[Activity]
The records below are to be set down again exactly, with the pictures left out.

** Opening Provided data block **

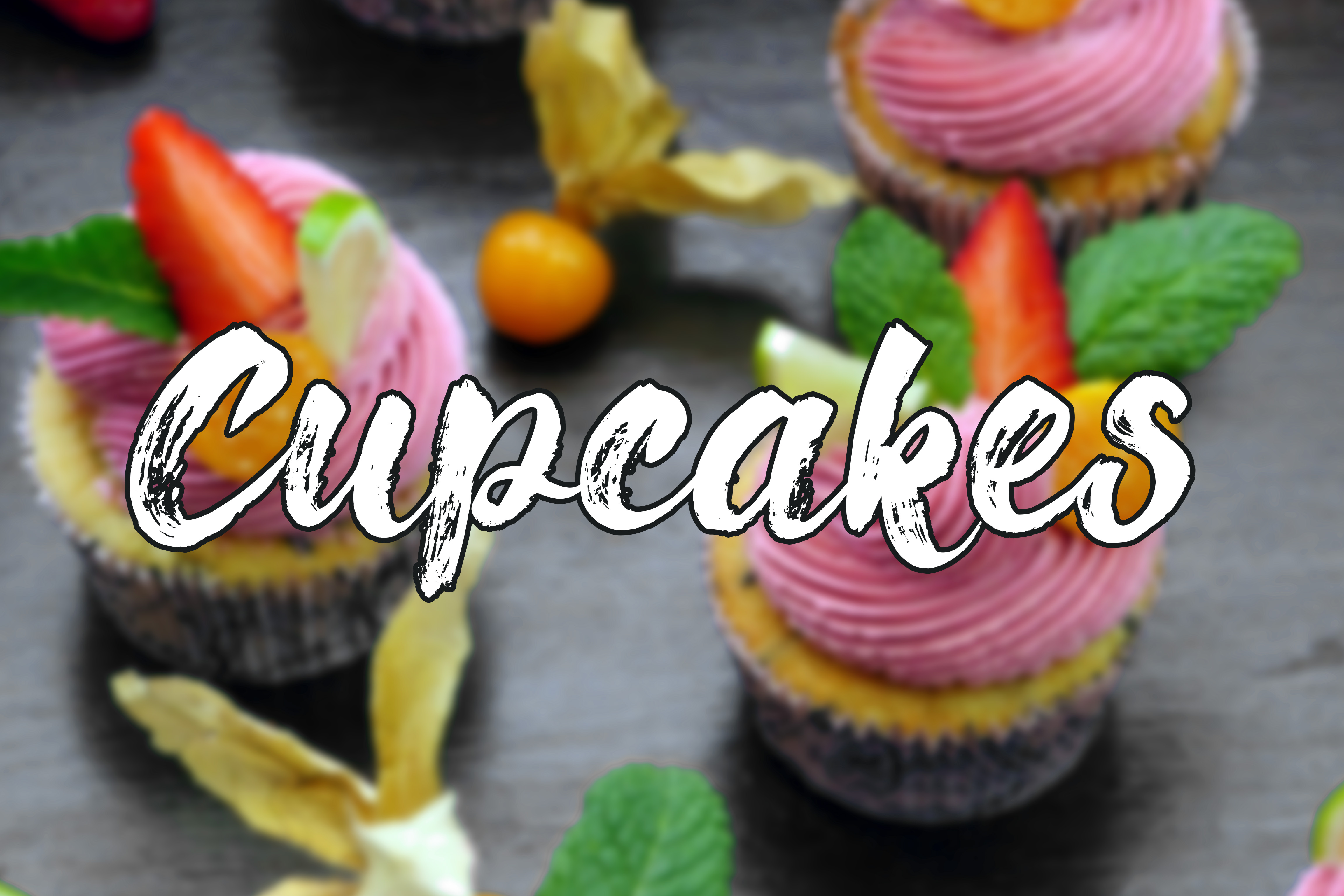 Cupcake Rezepte, Cupcakes selber machen, cupcakes dekorieren, cupcakes topping, muffins, mussin rezepte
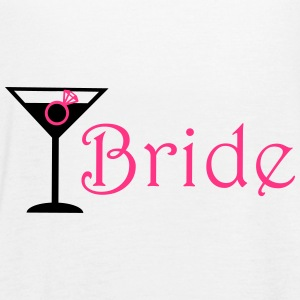Bride Cocktail Tops - Women's Tank Top by Bella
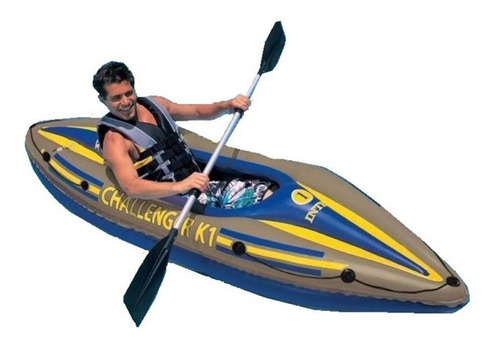 Bote Inflable Kayak Challenger 1 Con Remos Y Bomba Reforzado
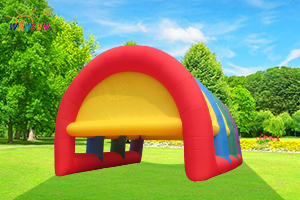 Inflatable dome tent WST-002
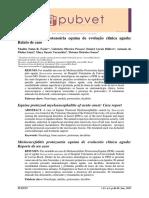 mieloencefalite-protozoaacuteria-equin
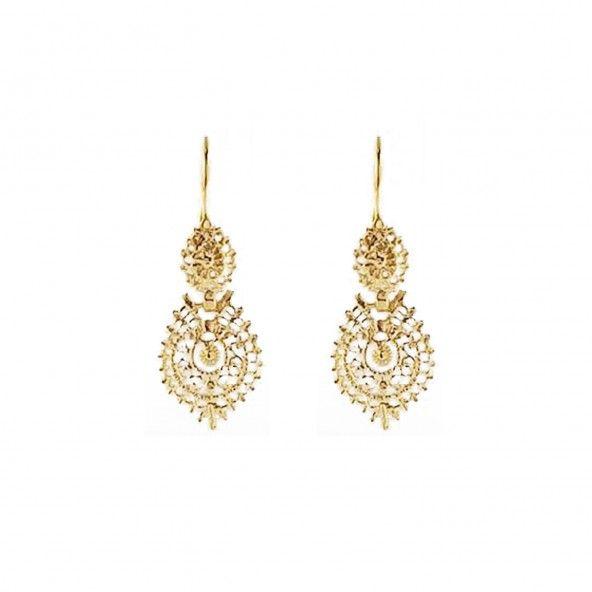Brincos Rainha Prata 925/1000 Dourado 2,4 cm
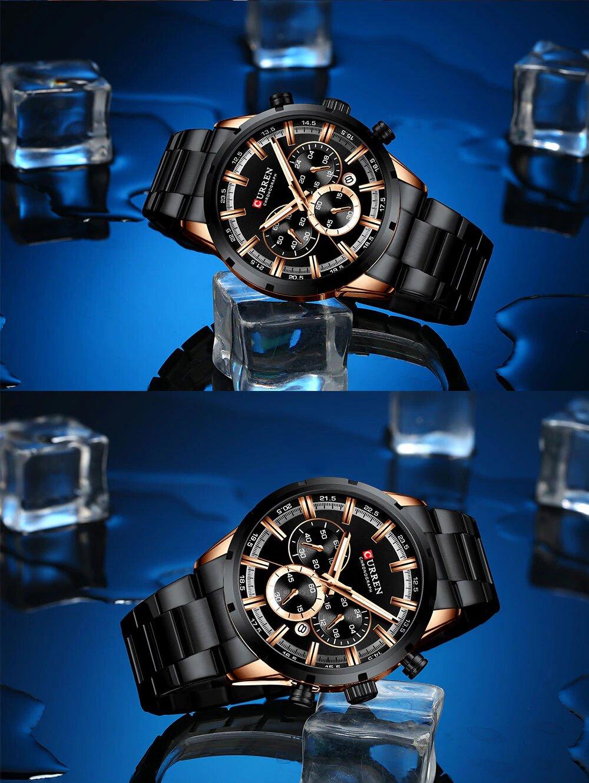 Zegarek Curren Navy Czarny 3
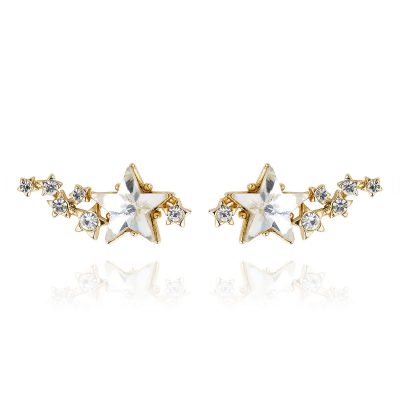 LADY FOX // Shooting Star Earrings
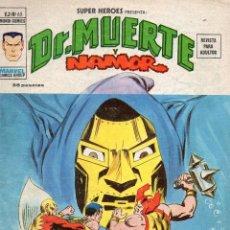 Cómics: (VERTICE) - SUPER HEROES - VOL.2 - Nº.65 - DR.MUERTE Y NAMOR. Lote 54598970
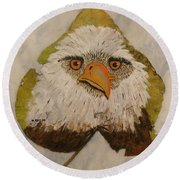 Bald Eagle Front View Round Beach Towel by Ralph Root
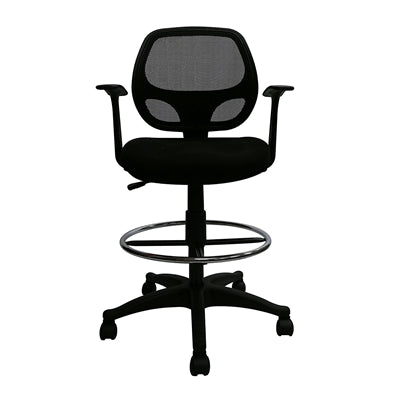 Black Mesh Computer Desk Chair with Footring - Mid-Back Ergonomic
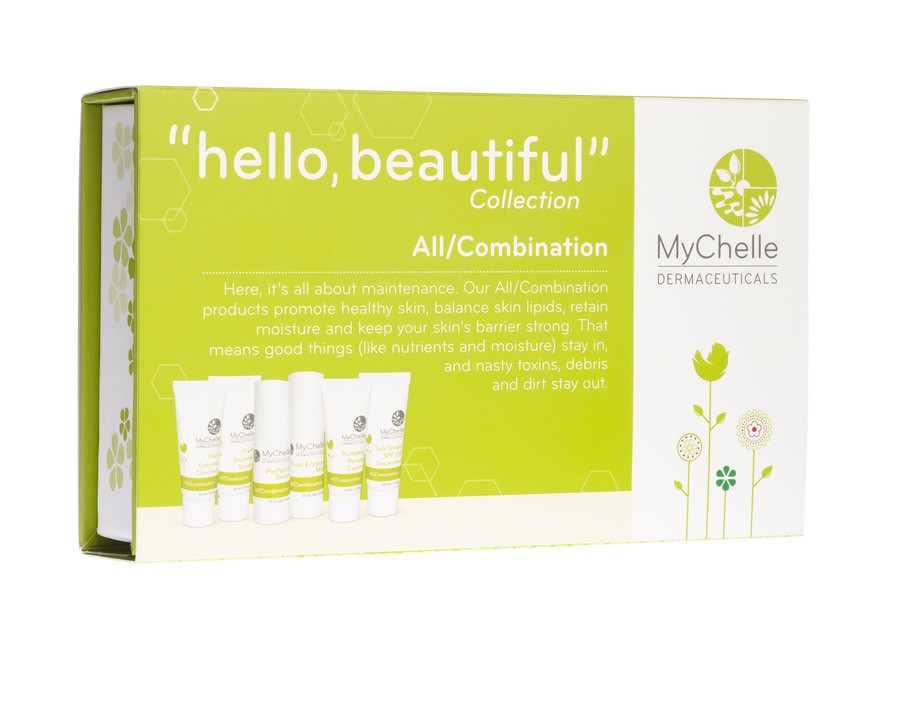 MyChelle ''Hello Beautiful'' Collection All/Combination 6 Deler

** Closing Provided data block **

[Reply]
 Cupcake Rezepte, Cupcakes selber machen, cupcakes dekorieren, cupcakes topping, muffins, mussin rezepte
Bride Cocktail Tops - Women's Tank Top by Bella
 Bote Inflable Kayak Challenger 1 Con Remos Y Bomba Reforzado
 Inflatable dome tent WST-002
 mieloencefalite-protozoaacuteria-equin
Brincos Rainha Prata 925/1000 Dourado 2,4 cm
 Zegarek Curren Navy Czarny 3
 LADY FOX // Shooting Star Earrings
 Cómics: (VERTICE) - SUPER HEROES - VOL.2 - Nº.65 - DR.MUERTE Y NAMOR. Lote 54598970
 Bald Eagle Front View Round Beach Towel by Ralph Root
 Black Mesh Computer Desk Chair with Footring - Mid-Back Ergonomic
 MyChelle ''Hello Beautiful'' Collection All/Combination 6 Deler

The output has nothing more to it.